Thursday, October 25, 2007

Joke: Tire Iron

Here's another joke I produced back in the last century. It's kind of a lame joke but it was around the time I was experimenting with doing different voices and narrating over some of it. It didn't work out very well -- my voice sounds pretty distinctive in it's rhythm. If I did this one over, I'd probably try to get someone else to do the other voices.

Tire Iron

Wednesday, October 17, 2007

Seafood Joint

This is one of my favorite pieces, because it was one of the first original ideas I had that I wrote and produced based on a fictional-fantasy type situation that had roots in real life. Fact was, I did go to a Red Lobster with a black family -- their 9 year old was best friends with my 9 year old. Fact is, I got some dirty looks. I couldn't believe it. I now live in the south, but spent most of my life in the north. No one actually said anything to me, but I felt like they were pretty peeved I was eating at a table with these friends of ours. If you want to be ultra-liberal, you might make a case that I was the racist one, because in real life I may have felt something that didn't actually exist. Were the eyes booring holes through me my imagination? I maintain: no. But, make your case if you want.

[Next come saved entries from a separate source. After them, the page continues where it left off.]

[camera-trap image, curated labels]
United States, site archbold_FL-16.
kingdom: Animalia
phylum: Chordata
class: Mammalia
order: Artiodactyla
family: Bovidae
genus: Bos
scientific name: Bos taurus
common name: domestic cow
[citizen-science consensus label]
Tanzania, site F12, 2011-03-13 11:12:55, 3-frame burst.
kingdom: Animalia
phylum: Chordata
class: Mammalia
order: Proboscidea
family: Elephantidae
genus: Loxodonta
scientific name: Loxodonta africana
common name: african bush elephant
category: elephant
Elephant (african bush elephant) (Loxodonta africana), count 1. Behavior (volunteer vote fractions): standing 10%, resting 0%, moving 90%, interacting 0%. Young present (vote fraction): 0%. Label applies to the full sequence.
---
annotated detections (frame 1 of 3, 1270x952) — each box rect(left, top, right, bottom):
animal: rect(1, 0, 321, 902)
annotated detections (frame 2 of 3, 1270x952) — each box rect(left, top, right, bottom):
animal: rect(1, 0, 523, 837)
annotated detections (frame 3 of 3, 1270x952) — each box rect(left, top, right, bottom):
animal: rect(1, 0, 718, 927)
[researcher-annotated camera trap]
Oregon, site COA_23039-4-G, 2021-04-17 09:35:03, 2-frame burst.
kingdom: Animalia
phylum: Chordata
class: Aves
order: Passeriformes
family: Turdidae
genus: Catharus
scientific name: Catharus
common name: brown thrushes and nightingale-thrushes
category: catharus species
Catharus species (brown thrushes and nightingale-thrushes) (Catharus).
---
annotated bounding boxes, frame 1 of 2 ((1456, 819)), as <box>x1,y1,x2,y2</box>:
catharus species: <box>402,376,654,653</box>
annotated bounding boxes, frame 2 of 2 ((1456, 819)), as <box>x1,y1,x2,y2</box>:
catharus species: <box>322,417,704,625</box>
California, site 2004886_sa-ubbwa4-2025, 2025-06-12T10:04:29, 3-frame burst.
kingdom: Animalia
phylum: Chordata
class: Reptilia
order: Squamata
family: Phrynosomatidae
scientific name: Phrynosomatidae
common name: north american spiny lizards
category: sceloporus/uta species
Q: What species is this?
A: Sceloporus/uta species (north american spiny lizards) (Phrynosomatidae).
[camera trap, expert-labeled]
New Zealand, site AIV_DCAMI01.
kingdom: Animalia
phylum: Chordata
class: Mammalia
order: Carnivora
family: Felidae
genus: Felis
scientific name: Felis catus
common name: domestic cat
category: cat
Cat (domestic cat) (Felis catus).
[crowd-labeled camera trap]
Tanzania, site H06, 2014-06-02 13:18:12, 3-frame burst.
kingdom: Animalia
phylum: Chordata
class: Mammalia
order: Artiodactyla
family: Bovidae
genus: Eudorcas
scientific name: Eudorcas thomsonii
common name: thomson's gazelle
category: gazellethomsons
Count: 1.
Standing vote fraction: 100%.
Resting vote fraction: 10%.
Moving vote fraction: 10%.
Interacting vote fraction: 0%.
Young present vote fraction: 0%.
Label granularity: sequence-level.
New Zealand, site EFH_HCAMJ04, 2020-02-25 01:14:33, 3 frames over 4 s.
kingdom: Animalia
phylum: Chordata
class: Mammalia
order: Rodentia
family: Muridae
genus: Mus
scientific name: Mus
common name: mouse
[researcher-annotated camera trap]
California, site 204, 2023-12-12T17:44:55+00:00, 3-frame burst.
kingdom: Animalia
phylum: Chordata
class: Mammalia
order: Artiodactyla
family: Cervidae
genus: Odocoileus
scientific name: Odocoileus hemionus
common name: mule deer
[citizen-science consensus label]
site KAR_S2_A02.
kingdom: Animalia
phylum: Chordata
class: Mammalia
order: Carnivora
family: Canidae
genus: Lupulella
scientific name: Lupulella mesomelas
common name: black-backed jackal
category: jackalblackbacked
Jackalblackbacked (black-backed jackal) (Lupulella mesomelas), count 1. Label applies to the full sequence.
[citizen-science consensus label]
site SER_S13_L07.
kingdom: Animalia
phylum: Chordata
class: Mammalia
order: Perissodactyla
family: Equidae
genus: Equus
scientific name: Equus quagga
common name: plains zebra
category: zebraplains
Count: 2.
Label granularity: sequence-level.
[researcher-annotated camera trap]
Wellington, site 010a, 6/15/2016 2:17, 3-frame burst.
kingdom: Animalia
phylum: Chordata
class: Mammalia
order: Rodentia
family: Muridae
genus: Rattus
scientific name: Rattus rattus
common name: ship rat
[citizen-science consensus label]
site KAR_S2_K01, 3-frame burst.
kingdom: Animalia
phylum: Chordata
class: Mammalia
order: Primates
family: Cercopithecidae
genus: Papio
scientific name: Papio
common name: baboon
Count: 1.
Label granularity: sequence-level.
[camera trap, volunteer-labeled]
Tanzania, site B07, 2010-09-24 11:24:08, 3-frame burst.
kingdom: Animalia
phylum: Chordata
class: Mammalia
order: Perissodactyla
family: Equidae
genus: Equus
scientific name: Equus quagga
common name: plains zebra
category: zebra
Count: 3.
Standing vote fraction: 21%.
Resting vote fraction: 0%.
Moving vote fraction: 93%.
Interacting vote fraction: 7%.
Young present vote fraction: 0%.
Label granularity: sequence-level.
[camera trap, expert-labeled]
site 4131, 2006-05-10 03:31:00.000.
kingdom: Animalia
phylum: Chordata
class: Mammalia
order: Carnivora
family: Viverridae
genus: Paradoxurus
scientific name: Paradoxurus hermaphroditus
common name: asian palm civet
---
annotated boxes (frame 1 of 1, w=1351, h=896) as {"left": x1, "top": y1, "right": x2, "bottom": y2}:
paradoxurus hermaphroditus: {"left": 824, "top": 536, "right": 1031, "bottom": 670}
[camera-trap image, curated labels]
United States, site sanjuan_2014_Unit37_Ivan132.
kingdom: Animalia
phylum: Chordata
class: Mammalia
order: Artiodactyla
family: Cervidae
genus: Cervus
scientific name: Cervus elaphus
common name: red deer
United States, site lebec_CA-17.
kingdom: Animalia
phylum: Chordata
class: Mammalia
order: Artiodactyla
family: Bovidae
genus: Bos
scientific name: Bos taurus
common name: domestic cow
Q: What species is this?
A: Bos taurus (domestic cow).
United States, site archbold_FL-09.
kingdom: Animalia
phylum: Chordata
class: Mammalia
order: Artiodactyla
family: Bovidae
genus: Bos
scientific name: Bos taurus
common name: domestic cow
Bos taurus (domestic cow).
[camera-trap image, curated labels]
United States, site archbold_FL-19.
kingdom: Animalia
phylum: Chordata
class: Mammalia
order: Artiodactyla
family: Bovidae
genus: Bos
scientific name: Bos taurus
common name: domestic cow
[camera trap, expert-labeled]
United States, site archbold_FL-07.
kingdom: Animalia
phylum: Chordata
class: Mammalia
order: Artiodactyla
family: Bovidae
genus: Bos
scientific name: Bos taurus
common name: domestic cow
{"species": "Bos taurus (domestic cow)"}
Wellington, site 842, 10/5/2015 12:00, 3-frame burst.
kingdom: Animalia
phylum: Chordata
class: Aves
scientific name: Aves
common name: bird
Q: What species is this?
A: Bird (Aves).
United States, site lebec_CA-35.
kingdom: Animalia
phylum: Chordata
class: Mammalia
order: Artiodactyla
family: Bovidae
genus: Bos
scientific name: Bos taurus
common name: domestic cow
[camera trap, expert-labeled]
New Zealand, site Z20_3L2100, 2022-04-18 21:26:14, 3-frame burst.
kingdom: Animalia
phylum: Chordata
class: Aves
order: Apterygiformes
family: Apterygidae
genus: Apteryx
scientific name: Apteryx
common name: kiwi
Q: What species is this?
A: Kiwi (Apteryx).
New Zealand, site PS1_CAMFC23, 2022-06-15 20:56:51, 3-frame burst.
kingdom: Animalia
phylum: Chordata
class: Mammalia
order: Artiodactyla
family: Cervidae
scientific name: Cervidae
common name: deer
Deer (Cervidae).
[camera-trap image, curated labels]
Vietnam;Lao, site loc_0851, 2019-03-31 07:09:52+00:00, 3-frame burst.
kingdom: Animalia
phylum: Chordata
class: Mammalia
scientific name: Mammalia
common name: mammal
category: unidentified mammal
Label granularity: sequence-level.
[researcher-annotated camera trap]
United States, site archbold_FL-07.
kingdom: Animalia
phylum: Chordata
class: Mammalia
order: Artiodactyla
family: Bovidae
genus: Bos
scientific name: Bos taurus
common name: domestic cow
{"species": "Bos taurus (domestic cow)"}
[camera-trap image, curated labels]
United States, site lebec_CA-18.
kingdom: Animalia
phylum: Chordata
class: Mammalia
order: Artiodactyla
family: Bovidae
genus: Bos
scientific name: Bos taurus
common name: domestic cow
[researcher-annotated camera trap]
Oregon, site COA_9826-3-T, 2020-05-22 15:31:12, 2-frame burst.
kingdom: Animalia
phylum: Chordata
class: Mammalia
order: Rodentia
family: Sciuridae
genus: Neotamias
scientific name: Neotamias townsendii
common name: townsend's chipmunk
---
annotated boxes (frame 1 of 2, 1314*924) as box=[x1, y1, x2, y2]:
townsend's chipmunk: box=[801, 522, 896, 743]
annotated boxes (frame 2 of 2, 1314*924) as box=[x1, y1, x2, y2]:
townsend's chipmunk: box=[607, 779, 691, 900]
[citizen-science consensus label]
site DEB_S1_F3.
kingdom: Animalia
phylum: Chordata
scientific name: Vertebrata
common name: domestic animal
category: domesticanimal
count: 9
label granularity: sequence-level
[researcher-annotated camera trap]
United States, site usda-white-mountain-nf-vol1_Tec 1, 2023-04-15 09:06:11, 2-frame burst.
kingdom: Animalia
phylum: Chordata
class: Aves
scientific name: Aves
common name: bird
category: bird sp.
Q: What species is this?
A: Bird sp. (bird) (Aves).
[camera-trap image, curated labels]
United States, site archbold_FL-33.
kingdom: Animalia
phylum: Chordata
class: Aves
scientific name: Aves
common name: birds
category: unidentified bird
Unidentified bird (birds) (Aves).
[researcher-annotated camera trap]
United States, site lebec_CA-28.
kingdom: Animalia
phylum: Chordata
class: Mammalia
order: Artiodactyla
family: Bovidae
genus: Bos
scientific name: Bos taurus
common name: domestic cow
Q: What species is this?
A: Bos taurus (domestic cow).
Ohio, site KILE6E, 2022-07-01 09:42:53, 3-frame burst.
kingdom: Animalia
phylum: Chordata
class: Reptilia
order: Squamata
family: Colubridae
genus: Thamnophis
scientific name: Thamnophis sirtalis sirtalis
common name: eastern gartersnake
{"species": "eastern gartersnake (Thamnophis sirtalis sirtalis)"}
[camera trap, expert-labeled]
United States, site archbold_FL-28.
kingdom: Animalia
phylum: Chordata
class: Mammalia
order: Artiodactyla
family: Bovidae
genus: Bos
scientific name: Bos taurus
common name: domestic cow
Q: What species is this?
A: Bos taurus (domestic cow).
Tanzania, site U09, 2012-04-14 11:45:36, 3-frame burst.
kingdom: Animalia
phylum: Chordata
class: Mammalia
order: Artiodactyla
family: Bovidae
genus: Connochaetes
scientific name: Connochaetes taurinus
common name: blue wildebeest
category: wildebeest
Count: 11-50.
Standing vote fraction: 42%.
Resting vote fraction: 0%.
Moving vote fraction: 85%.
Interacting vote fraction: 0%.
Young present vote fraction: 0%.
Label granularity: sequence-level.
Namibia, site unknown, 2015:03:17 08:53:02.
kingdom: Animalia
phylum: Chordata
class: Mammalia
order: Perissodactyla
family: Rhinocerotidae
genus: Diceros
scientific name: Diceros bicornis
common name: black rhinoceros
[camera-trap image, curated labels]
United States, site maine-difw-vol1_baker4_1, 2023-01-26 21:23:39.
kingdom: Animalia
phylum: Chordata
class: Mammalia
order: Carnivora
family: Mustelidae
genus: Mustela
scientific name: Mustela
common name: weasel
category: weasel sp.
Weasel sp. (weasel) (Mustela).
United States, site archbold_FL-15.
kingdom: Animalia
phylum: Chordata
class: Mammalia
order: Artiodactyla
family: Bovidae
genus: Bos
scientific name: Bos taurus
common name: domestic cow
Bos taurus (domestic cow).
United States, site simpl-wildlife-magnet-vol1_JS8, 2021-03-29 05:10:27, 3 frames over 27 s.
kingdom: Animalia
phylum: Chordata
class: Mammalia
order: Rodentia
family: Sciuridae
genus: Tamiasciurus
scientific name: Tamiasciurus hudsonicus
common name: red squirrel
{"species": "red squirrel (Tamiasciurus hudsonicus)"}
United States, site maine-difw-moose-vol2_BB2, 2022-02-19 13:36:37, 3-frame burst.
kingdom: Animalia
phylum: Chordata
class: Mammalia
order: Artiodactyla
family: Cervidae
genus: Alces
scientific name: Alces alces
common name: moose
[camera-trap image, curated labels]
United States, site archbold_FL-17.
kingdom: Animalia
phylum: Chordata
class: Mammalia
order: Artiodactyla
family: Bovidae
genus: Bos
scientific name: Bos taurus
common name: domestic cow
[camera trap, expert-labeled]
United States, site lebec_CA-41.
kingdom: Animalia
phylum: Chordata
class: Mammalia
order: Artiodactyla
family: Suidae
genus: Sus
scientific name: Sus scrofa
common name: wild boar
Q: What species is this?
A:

At any rate, the thing that I most noticed was that these friends didn't even seem to notice or care. That's where the line "been through this too many times" comes from. I imagined that yes, racism probably still happens so much they didn't even notice anymore. What a shame. I also say toward the end of the piece that I understand how they must feel. Looking back, this is so ridiculous I wish I could easily redo the piece. There isn't any way a white male adult American can understand how 99% of the world feels. Guys like me are just about as free from repression as anyone has ever been.

Warning: I use the "s" word here -- a couple of minutes in. Some people have complained about the music, but I think it works. Like it or don't, but this piece is one of my favorites because now whenever I have one of these stories pop into my mind, I write it down. Seafood Joint was the first time I did that.

Seafood Joint

Wednesday, October 3, 2007

Parodies

Back in 2000 the big news was the Presidential election; the even bigger news was the way it ended, with a near concession by Al Gore, a prolonged fight in Florida with "hanging chad's" entering our vernacular and an eventual Supreme Court decision to stop the endless recounts.

In the middle of it all I decided to write a parody. It only took me an hour or two to get the lyrics, but I bet I spent several days trying to get the vocals right. I'm a better singer now, but then I had no confidence.